Merry Christmas - IDAERO

11/03/2024

Innovative developments in Finite Element Simulation through massive data management with Python and customized tools.

 

In the current era of engineering, finite element method (FEM) simulation plays a crucial role in optimizing and driving designs and decision making. However, the next revolution is taking place thanks to the ability to process and leverage massive data and self-programming tools using languages such as Python, a highly accessible and versatile programming language.

 

  • Automation with Python: Powering efficiency.

Automation is key to managing large data sets in structural analysis. Python, with its clear syntax and wide range of libraries, has become the tool of choice for self-programming. The ability to write custom scripts allows engineers to get the most out of their data and focus on interpreting the results rather than wasting time on repetitive tasks.

 

  • Customization: Tailoring technology to unique requirements

In the business context, from large aerospace companies and other integrators to individual companies or TIER engineers, each has its own approach and working methodology. The ability to customize FEM tools has become essential. The flexibility of Python and the ability to create specific scripts and functions ensure that engineers can adapt the software to their own processes, rather than adapting their processes to the software. Applications can be programmed to modify input files, automate the analysis of thousands of load cases or structures of different configurations and materials, splicing, design experiments for optimizations and much more. The limit is the imagination.

A prime example of intelligent software with advanced tools and customization capabilities based on the needs of each company is NaxTo. This software, among many other advanced and intelligent tools, includes NaxToPy, an object-oriented Python library that supports all files. Its main objective is to significantly reduce engineers' working times by automating tasks, facilitating the efficient and optimal management of large structural analysis data sets.

 

 

In addition, thanks to its ability to work in interactive development environments that integrate information and coding such as Jupyter, it offers the ability to describe and execute code solutions collaboratively, which greatly improves workflows and communication.

 

  • Tangible benefits: Improved workflows and increased efficiency

Self-programming and the use of libraries greatly improve the usability and accessibility of working with large volumes of FEM data.

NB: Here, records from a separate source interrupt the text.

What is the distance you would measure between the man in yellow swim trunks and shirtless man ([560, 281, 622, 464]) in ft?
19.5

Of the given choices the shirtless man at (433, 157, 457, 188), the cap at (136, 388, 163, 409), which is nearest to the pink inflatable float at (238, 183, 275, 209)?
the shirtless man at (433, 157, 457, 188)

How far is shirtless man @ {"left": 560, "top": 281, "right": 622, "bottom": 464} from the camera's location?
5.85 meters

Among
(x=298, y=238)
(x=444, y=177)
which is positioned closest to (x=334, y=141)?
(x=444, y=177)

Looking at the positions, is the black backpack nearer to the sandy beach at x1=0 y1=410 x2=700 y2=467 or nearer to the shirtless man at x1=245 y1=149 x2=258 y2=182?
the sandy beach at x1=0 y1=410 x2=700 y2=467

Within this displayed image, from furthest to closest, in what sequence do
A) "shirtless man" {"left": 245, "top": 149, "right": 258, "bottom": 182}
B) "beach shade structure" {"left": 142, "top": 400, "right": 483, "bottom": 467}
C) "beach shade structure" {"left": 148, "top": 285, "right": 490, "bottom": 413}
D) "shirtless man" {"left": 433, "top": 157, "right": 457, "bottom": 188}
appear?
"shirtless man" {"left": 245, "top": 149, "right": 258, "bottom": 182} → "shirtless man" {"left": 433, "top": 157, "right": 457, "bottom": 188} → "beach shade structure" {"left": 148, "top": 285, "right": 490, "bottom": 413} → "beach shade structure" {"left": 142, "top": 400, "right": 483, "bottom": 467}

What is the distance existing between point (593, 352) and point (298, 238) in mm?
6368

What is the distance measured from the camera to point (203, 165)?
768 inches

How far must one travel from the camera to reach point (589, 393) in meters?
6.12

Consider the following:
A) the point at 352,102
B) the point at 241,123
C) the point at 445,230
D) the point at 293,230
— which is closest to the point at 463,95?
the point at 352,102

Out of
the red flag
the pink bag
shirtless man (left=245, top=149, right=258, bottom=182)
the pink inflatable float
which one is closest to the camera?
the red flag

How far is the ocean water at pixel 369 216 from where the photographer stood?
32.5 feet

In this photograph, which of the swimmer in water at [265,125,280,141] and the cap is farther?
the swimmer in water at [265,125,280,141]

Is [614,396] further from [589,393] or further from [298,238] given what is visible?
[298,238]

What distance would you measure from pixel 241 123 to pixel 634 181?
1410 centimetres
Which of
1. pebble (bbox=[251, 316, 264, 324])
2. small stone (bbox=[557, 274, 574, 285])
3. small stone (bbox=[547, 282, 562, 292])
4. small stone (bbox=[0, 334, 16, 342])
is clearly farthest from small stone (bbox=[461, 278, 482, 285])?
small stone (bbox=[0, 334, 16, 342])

Engineers can design their own improved workflows, advanced algorithms and reduce the occurrence of errors while saving relevant time, all tailored to the peculiarities of their projects.

In addition, the use of the Python environment and its libraries such as NaxToPy greatly facilitates the application to AI/ML techniques.

 

In conclusion, the ability to manage massive data and customize FEM tools and workflows represents a significant advance in structural analysis. These advances not only increase operational efficiency, but also allow companies to adapt to different project scenarios, improve data management and explore new solutions. The digital transformation in structural analysis is underway, and those who adopt these practices bring that "something more" to their projects and clients.

 

That is why at IDAERO we continue to work and develop new tools like NaxToPy that allow us to be at the forefront of engineering.